My hon. Friend makes a forthright and relevant point. Local authorities are not there to simply justify their own existence—they are there to provide a public service that depends on public need. We are still waiting for an assessment of what local authorities need for baseline funding to provide public services for their locality. We have been promised that that calculation will be produced as we approach Third Reading. We have not yet seen it, so in some ways we are dealing with pilot authorities in isolation. The truth is, whether we agree to the pilot areas or not, when the Bill is enacted, the revenue support grant will disappear completely. Areas that are not part of the pilot authorities will be disadvantaged whether the regulations are introduced or not. That is why we are not seeking to divide the Committee, because it is important to recognise the financial circumstances of local authorities. The measure allows them, to a certain degree—not to the extent that we would like—to become the masters of their own destiny in what is a fairly horrible financial settlement from central Government.
I have one final point that it would be helpful to clarify today. We have been told that the RSG will be deleted and that local authorities have agreed to forgo its receipt. I suspect many of them did so because they recognised it will not exist in 12 months’ time anyway. However, the context for discussions about the Local Government Finance Bill is that there will be 100% retention in exchange for local areas taking on additional powers and responsibilities. We have not seen through the pilot agreement what additional responsibilities local authorities will be expected to take on, as will happen across the whole country. If the Minister could go into a bit of detail about that, it would be extremely helpful.
Finally, I want to clarify whether the local areas have agreed to forgo any other central Government grants in the same way that they have forgone the RSG—for instance, the better care fund, the early years intervention grant or the independent living fund. Will those be retained as part of this arrangement or will they be forgone in the same way that the RSG is being taken away?

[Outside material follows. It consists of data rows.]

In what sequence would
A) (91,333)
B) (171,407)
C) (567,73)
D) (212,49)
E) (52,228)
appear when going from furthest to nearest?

I recognise that this is a very technical Bill, but it would be helpful to have a bit of information on those two matters. I repeat an offer that I have made in Committees like this on a regular basis. We believe in devolution, and quite a lot of these issues are not partisan at all; they are more about getting the framework in place to enable things to happen than about the politics of how much money gets put where. Again, if the Government have the will to work in partnership to prepare a framework for devolution for the whole of England, I would certainly be up for a discussion on that basis.